Recipes that can be prepared include
To prepare broccoli-enriched rice, just add a bowl of rice and bowls of water, when 10 minutes to cook the rice, add a bowl of chopped broccoli, even small, large and flowery.
To increase the nutritional value of this recipe, brown rice can be used.
Cut the bowls and cook in a bowl with about 1 liter of salted water, add the broccoli until it has a well, then add accepted. Another option is to make a pain with the help of customers and add broccoli and carrots before serving.
ingredients
Preparation method
Cut the mango and broccoli tips, put them in the liquor, add the water and yoke of a lemon, leave all the ingredients and drink afterwards.
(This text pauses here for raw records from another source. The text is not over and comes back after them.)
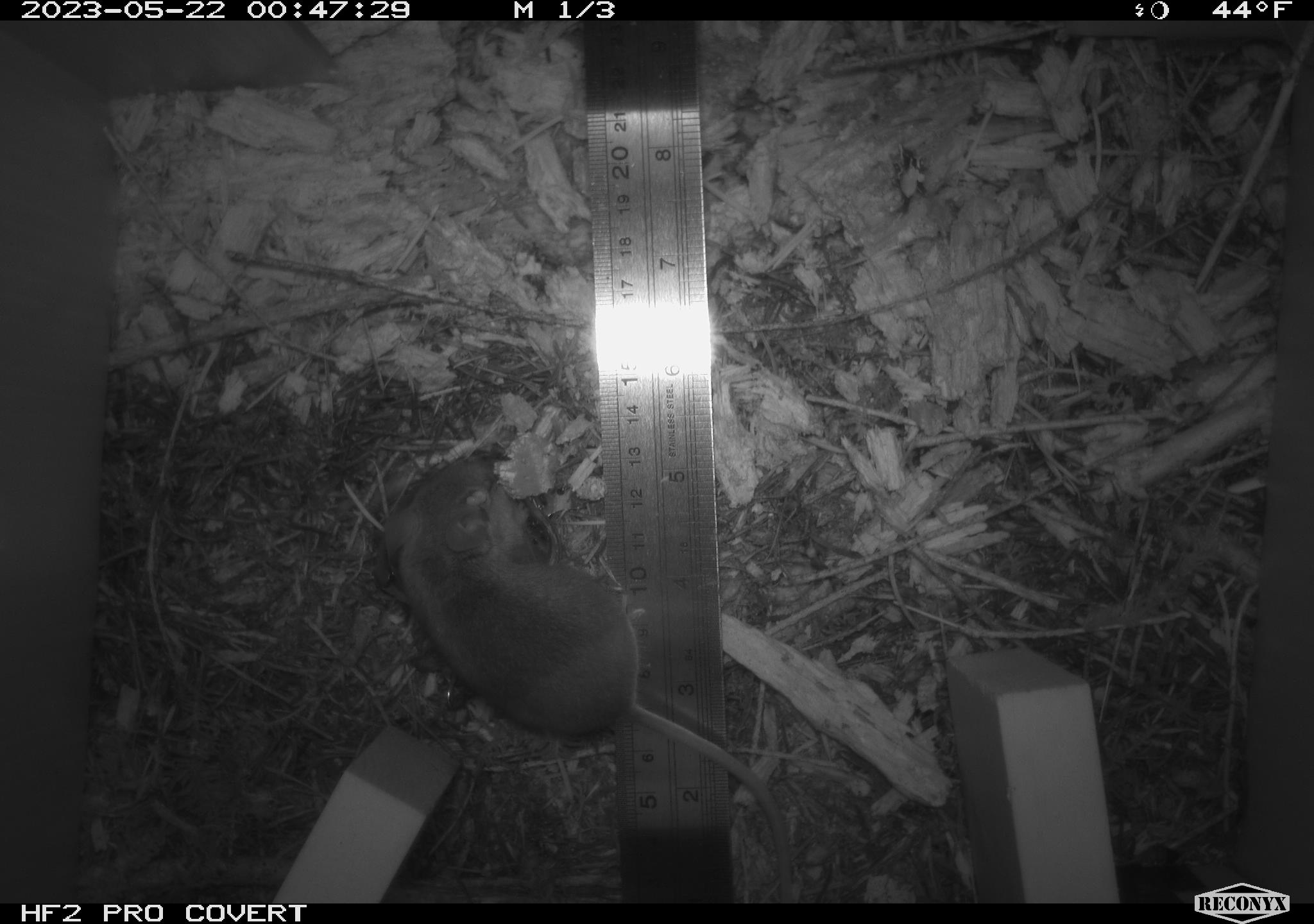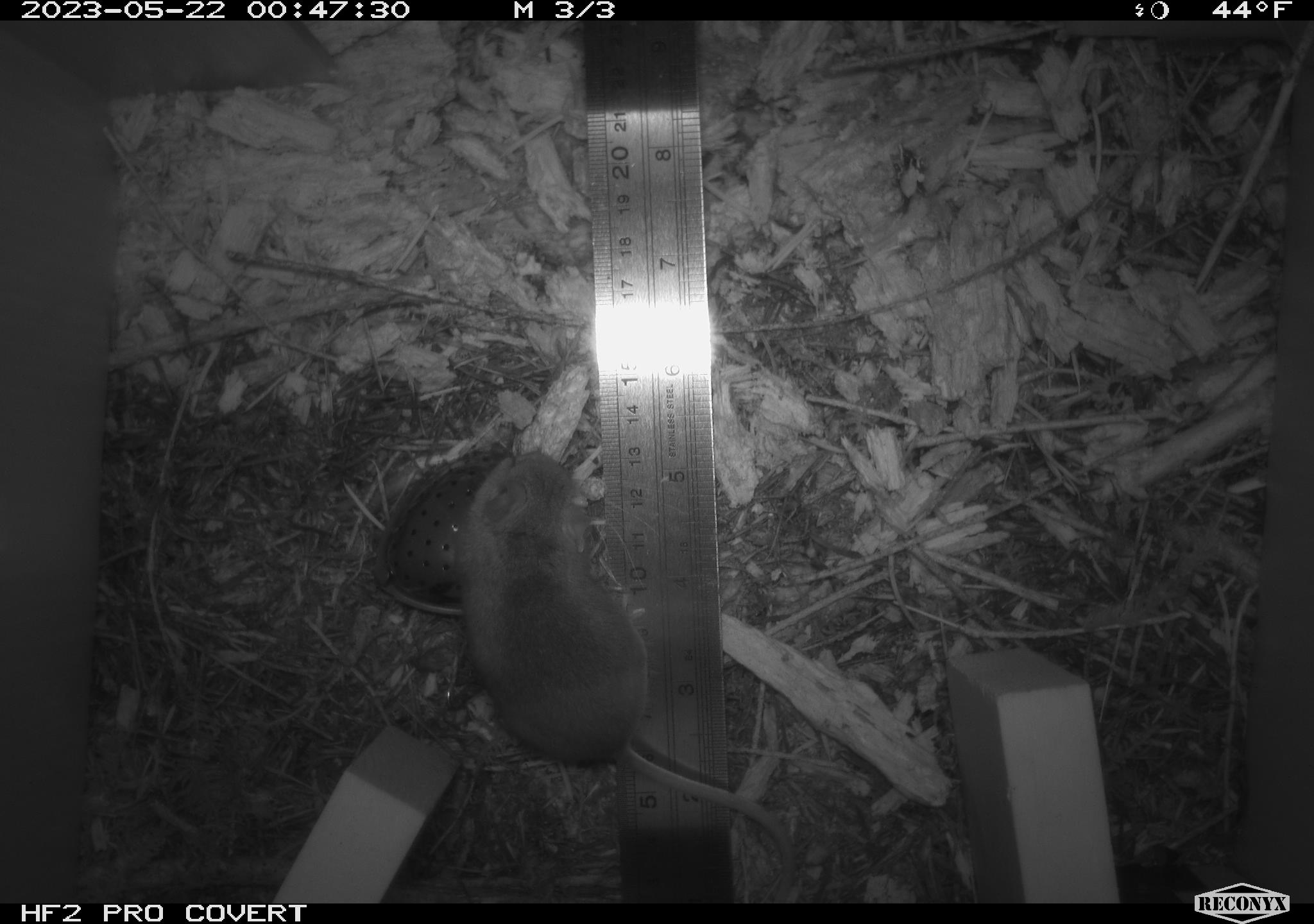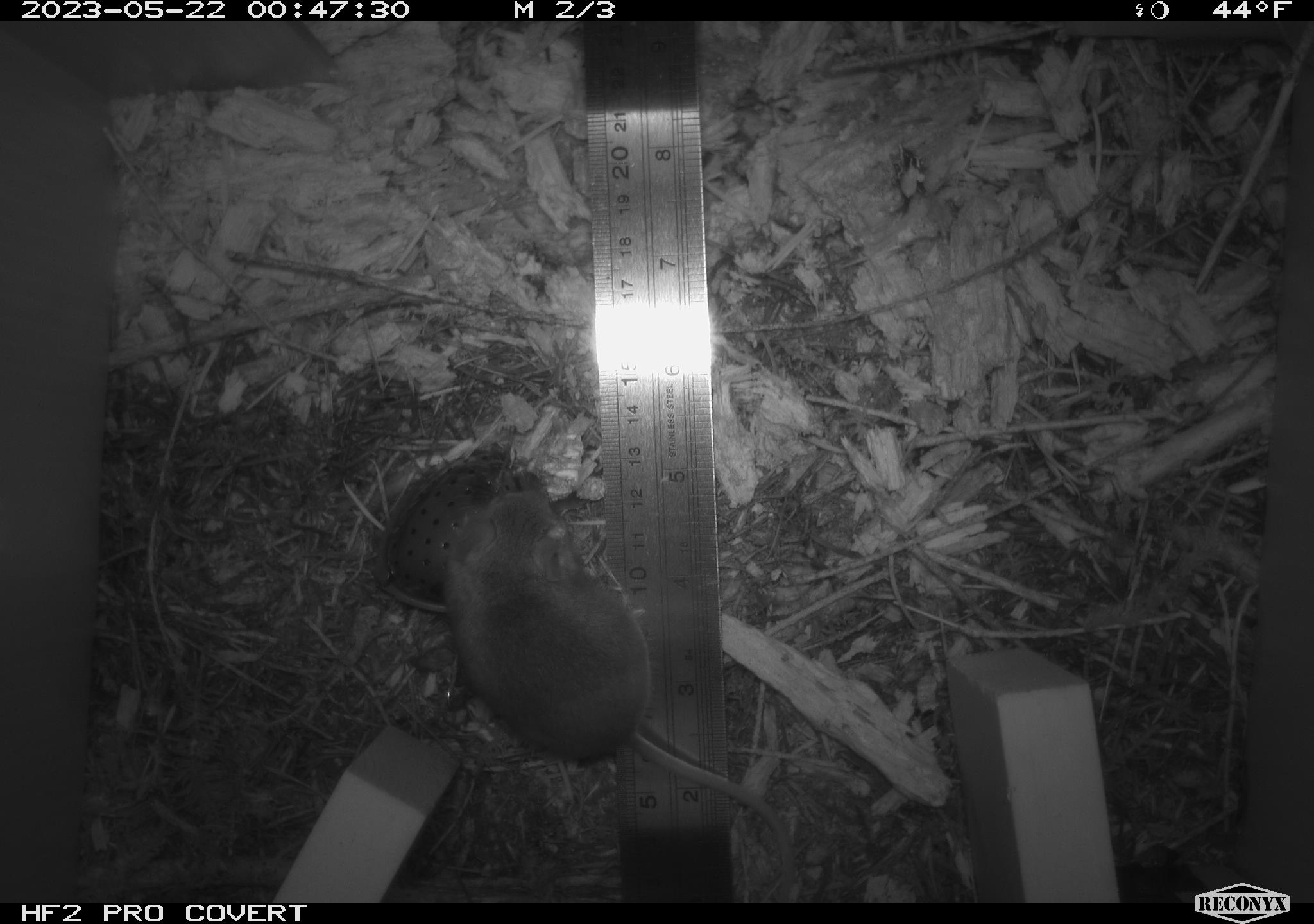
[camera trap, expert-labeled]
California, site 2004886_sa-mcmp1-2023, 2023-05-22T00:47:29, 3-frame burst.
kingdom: Animalia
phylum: Chordata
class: Mammalia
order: Rodentia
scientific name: Rodentia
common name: mouse species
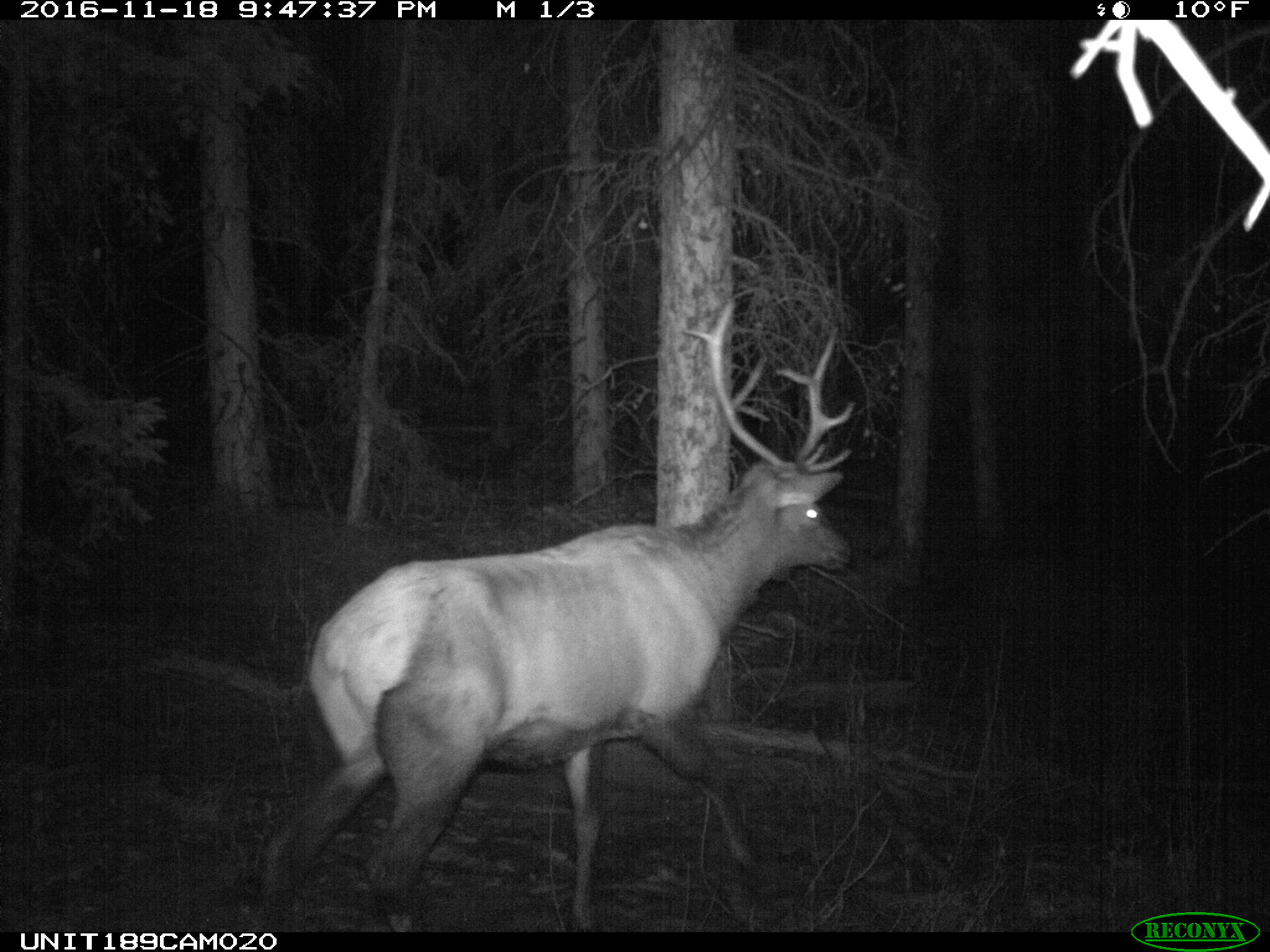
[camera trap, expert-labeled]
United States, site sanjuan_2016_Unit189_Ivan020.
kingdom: Animalia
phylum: Chordata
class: Mammalia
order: Artiodactyla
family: Cervidae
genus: Cervus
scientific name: Cervus elaphus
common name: red deer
Cervus elaphus (red deer).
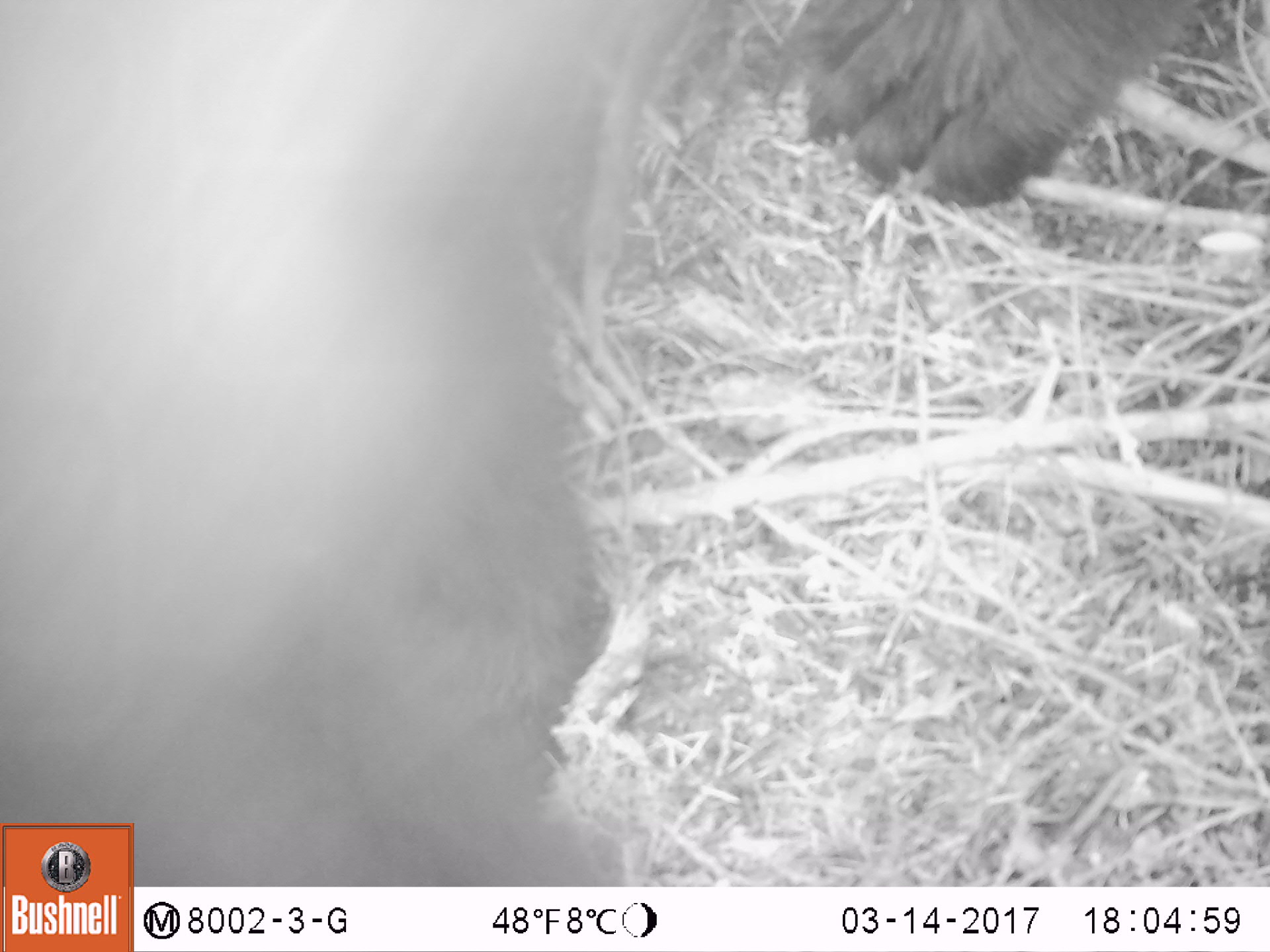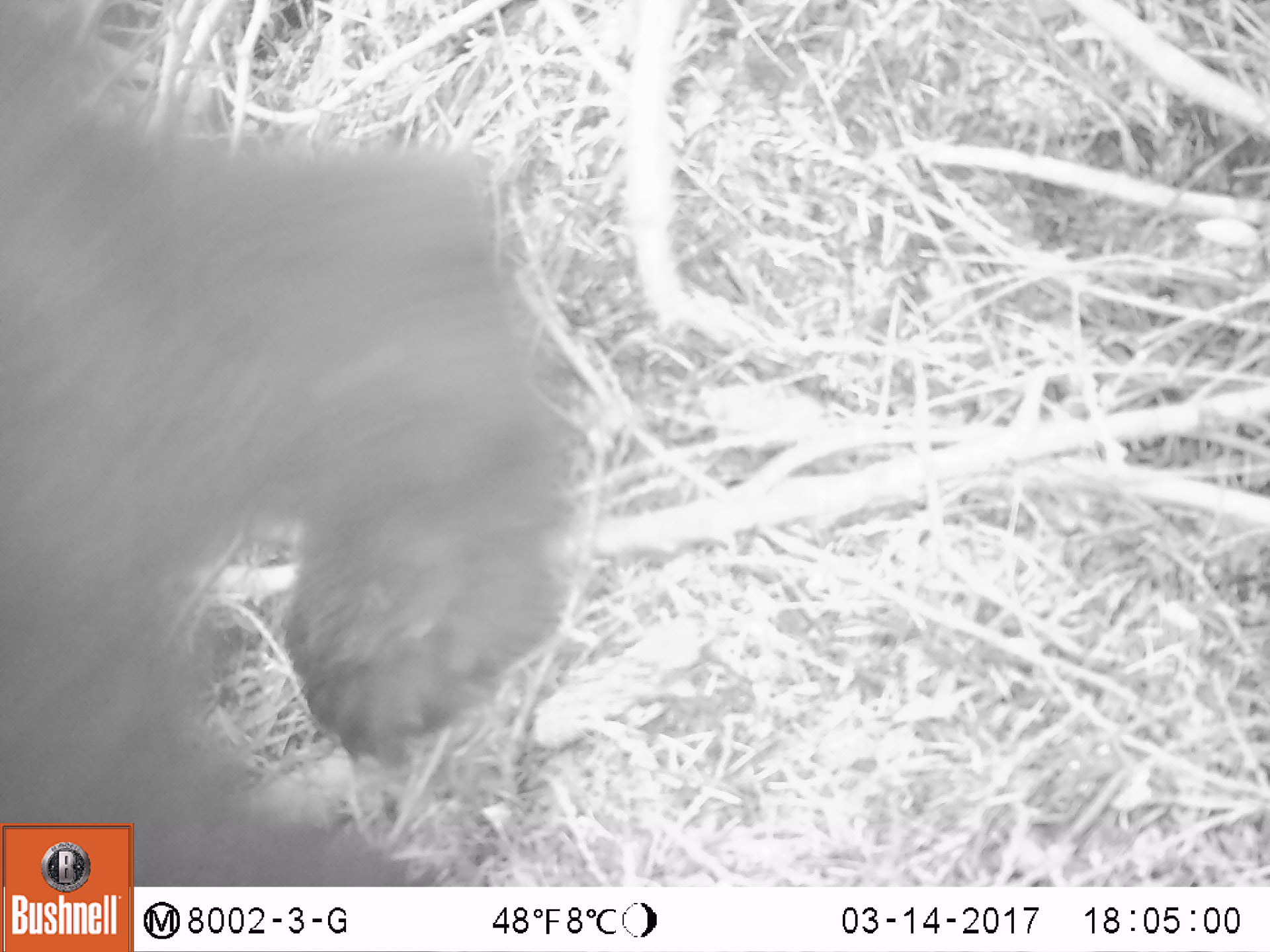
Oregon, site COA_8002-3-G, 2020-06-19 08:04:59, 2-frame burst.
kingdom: Animalia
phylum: Chordata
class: Mammalia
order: Carnivora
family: Ursidae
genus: Ursus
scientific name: Ursus americanus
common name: american black bear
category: black bear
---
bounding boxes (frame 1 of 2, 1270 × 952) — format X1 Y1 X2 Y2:
black bear: 138 0 1226 882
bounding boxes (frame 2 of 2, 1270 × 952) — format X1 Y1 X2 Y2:
black bear: 0 105 592 812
It is also possible to add other green leaves such as coriander, parsley, celery, among others.
Place the broccoli on a baking sheet lined with parchment paper, add salt, pepper and a plate, cover with your preference, cut or cut into strips and let it rest for about 20 minutes.
Broccoli should be consumed with caution in people with hypothyroidism, as it contains glucosinolates that are substances that inhibit iodine absorption, affecting the production of thyroid hormones, in addition, this vegetable can promote the production of intestinal gases.